Reading Online Novel

The Midwife's Tale(94)



“Thank you for coming at such a late hour, Lady Hodgson,” she said. “The baby came just minutes after we sent for you. He gave us a scare, but all is well.”

I congratulated Elizabeth and searched the room for Dorothy Mann. She sat on a couch, holding a glass of wine. I sat beside her. I recognized the mixture of exhaustion and relief on her face—she knew how close the night had come to ending in tragedy.

“A difficult case,” I said. Dorothy nodded and sipped her wine. “Elizabeth doesn’t know how bad it was, does she.”

“I didn’t want to worry her while she was in travail, and now that the child is safe there is no reason to frighten her. The child came with his shoulders first. Every time I tried to turn him, he seemed to fight me. Soon he lodged himself so tight I feared for both mother and child.”

“How did you save him?”

“I remembered something you talked about once,” she said with a faint smile. “I put her on her hands and knees, so the baby might work back up to the matrix. That gave me enough room to work. He took a beating, but I turned him.”

I could hear the pride in her voice. She had performed a miracle and knew it. A servant brought me a glass of wine, and I gladly accepted. Dorothy and I drank and talked of the news of the town, of births and deaths.

“I don’t know if you have seen her yet, but I sent a client your way last week,” I said.

“Really? Who was it?”

“In truth, I don’t know. I heard talk of a pregnant serving-maid in All Saints parish. I told them to report it to you.”

“Oh, yes, Ellen Hutton. I visited her yesterday. She refuses to name the father, but I haven’t started to press her yet. She will tell me soon enough. She doesn’t seem brave enough to deliver a child alone.”

“Ellen Hutton?” I asked, my mind racing. “Stephen Cooper’s servant? She is the pregnant maid?”

“She didn’t deny it, just refused to say anything. But I felt her belly and breasts. In my judgment she is pregnant.” She paused. “Aren’t you caring for her mistress while she is in the Castle?”

I sat in silence, trying desperately to make sense of this piece of news. I knew that Ellen’s pregnancy could be vital to solving Stephen Cooper’s murder, but between the wine and the late hour, my addled mind could not see the picture clearly.

“Lady Bridget, are you all right?” Dorothy asked.

“Yes, I’m fine. How long has she been pregnant?” I asked urgently.

“It’s hard to say—five months, perhaps.
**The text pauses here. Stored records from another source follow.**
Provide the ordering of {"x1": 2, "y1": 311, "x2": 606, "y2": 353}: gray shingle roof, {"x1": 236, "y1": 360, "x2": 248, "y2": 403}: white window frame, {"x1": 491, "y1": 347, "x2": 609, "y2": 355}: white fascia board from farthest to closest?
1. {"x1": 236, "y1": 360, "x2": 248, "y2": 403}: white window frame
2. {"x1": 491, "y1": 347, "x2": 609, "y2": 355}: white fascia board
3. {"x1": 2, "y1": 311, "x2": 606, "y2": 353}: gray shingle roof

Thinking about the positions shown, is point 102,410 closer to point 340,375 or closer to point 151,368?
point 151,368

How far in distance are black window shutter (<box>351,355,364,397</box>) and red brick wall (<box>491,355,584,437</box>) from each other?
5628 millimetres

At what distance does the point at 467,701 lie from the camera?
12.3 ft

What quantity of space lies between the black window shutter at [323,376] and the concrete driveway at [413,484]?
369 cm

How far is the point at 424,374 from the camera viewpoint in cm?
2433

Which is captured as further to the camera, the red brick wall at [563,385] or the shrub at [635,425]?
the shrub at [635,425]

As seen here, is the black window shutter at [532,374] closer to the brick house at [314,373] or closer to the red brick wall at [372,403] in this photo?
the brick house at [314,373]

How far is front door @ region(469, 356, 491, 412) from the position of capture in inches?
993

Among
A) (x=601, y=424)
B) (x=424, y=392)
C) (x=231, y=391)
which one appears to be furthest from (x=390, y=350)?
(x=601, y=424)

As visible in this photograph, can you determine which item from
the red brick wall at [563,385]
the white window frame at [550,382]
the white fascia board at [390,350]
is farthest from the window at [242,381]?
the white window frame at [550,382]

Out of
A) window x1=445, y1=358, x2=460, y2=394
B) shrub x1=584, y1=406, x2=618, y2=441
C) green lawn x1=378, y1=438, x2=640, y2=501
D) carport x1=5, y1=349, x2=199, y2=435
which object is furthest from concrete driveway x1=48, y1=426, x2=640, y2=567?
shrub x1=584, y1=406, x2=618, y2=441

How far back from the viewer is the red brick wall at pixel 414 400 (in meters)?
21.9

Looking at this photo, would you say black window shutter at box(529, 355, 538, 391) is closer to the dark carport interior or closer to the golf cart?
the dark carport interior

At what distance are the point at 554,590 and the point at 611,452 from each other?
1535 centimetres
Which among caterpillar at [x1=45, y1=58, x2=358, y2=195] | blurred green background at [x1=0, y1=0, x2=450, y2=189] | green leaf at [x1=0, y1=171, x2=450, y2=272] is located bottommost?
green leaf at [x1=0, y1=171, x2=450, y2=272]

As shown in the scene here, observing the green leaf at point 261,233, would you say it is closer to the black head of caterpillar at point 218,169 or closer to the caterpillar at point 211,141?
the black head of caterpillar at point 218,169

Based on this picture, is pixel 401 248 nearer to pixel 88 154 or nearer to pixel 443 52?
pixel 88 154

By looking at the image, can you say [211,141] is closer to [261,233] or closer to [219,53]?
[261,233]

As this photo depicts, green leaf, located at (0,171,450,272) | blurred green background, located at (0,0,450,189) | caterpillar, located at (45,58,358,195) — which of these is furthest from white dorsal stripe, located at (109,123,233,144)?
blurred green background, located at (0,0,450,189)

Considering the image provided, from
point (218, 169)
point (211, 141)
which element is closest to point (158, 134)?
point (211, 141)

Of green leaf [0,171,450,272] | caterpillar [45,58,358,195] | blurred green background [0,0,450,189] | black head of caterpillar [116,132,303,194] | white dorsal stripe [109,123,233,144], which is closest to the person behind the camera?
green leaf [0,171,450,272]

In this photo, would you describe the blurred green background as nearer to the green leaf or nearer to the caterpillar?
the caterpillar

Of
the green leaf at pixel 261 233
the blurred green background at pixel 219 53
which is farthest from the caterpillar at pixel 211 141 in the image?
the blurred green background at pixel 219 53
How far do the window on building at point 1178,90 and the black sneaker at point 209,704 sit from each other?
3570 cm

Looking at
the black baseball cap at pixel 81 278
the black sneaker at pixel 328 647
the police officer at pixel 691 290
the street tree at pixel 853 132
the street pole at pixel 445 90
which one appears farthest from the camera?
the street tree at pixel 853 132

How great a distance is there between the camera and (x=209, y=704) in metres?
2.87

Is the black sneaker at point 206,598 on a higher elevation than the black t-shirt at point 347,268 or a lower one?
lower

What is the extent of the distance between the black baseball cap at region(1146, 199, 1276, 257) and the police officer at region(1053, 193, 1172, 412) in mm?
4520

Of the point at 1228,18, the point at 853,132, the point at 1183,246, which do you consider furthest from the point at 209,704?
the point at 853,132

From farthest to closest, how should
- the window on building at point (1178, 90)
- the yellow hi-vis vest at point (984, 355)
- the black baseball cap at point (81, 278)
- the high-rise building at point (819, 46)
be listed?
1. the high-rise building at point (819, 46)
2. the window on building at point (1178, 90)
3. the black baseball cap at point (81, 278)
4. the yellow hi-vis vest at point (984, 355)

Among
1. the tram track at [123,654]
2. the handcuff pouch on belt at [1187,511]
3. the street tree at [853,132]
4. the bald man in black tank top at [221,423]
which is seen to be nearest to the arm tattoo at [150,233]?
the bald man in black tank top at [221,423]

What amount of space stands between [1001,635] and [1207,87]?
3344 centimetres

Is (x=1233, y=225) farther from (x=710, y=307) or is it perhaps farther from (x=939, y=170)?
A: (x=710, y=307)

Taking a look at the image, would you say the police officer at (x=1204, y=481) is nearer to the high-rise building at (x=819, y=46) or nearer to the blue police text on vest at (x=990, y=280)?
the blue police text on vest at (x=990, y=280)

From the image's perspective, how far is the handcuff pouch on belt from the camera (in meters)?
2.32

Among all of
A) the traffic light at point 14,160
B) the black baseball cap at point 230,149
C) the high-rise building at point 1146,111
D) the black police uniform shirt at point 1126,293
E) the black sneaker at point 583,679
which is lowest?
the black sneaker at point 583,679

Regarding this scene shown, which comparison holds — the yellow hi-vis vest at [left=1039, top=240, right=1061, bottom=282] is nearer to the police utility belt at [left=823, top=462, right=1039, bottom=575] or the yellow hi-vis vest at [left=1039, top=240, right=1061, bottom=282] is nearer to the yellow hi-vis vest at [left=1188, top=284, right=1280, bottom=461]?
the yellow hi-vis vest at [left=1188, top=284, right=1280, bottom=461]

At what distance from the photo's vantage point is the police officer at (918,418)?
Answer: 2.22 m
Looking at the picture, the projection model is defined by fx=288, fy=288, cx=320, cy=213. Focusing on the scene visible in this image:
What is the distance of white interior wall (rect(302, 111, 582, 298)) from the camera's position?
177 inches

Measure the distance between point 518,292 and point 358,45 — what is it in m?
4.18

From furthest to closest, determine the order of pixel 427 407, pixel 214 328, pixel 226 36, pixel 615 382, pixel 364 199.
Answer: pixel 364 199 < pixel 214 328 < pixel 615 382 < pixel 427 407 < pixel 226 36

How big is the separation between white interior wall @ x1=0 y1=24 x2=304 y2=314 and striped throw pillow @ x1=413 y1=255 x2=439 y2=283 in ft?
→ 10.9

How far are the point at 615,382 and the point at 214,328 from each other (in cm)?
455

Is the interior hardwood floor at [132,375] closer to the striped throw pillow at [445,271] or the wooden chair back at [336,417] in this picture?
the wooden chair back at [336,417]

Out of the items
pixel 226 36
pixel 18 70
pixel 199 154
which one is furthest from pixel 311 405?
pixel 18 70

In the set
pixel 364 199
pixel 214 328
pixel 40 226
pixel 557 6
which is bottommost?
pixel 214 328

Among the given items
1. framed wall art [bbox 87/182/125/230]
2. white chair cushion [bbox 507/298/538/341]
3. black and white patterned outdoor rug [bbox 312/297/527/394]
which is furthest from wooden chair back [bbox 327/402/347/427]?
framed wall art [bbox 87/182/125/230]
What is going on? When did you become interested in ordinary bastardy cases?”

“It is nothing,” I said. “I must go.”

I paid my respects to Elizabeth and walked home as quickly as I could. The rising sun transformed the Minster’s walls into towering columns of flame. As I gazed at their majesty, my mind raced over the facts of the case. In the fresh air, my head cleared and I began to understand the importance of what I’d learned.

When I arrived home, I pulled Martha into the parlor. “Ellen Hutton has been pregnant since February,” I blurted out. She looked at me sharply and I saw her mind begin to work its way through the implications of my discovery.

“Who is the father?” she asked. “Could it be a suitor? She told us Mr. Cooper chased her suitor away even though he was an apprentice nearing his freedom.”

I furrowed my brow, trying to get the final pieces to fit together. “Who did Cawton the tailor say Richard was courting?” I nearly shouted in excitement when I remembered. “The tailor said Richard was courting a girl named Helen. But it wasn’t Helen, it was Ellen! It must have been! And it can’t be a coincidence that both their masters were murdered. Richard and Ellen killed them both.”

“But why would they kill Mr. Cooper to begin with?” Martha asked. “What did they have to gain from murder?” Her question brought me up short.

“I don’t know. Perhaps they hoped to rob him?” I wondered.

“But they didn’t rob him. They deliberately killed him.”

I shook my head and continued to think. While some of the pieces fit, Martha was right—Ellen and Richard had no obvious reason to kill Stephen.

A dark look crossed Martha’s face. “They killed him for revenge.”

“Revenge for what? Because he tried to keep them from courting? That’s hardly the worst thing that Stephen did.”

“When we saw Ellen at the apothecary shop, what herbs was Richard using?”

I closed my eyes, picturing the scene in my mind. “Thyme … hyssop … Oh, God!” I cried, my eyes flying open. “Dittany. Ellen wasn’t there getting herbs for Esther’s cough. She was getting them for herself to end the pregnancy. They wanted to kill her child before he was born. But why?”